L’homme est raisonnable ou bien il a une raison : c’est ainsi que s’exprime pour l’homme de la discussion le contenu de sa certitude. Le langage est tel que la discussion peut aboutir à l’accord. L’homme peut faire confiance au langage, parce que le langage ne mène pas à la contradiction, qu’il est raisonnable. L’homme n’est homme ‑ et non pas animal ‑que dans la mesure où il participe de cette raison. Et il n’y participe plus dans la mesure où il est celui‑ci ou celui‑là, où il cherche à avoir raison avec son désir, mais dans la mesure où il possède la raison, où il exprime ce que chacun peut et doit dire, où il est universel.
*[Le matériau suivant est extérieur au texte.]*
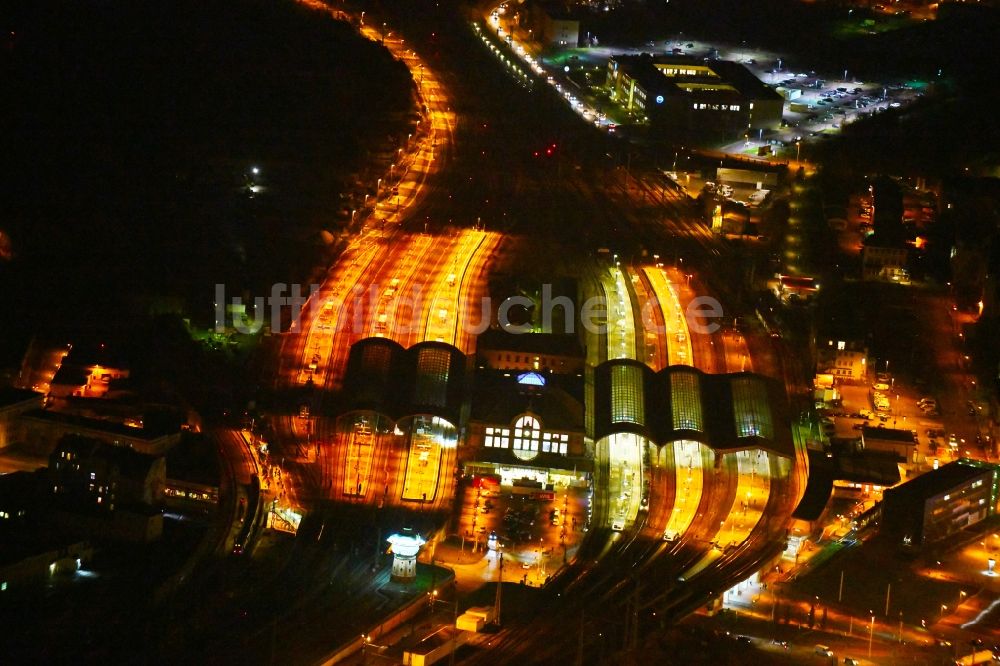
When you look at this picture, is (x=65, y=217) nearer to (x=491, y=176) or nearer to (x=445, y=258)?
(x=445, y=258)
C’est en tant qu’universel qu’il est individu pensant: individu et indivisible parce qu’élément de la discussion, il joue son rôle seulement comme membre de la communauté de la discussion. Il n’y a pas de différence de raison entre les individus, puisque le sens de la discussion est précisément de faire disparaître la contradiction ; les différences sont de l’ordre des faits, injustifiés et injustifiables; elles n’existent qu’au début de la discussion, pour être éliminées par le travail commun, la réalisation de la raison. Dans son essence, l’individu n’est pas un homme, c’est l’homme.
C’est la discussion qui libère l’homme de sa particularité, qui le mène vers lui‑même, vers la vertu et le Bien : il ne peut pas être lui‑même sans être vertueux. Dès qu’il est raisonnable, il n’est plus rien d’autre que membre de la communauté, que citoyen, c’est‑à‑dire vertueux. Il ne cherche pas l’avantage de la passion, il cherche celui de l’individu raisonnable. »
Éric WEIL, Logique de la philosophie, Vrin, 1967, pp. 134‑135.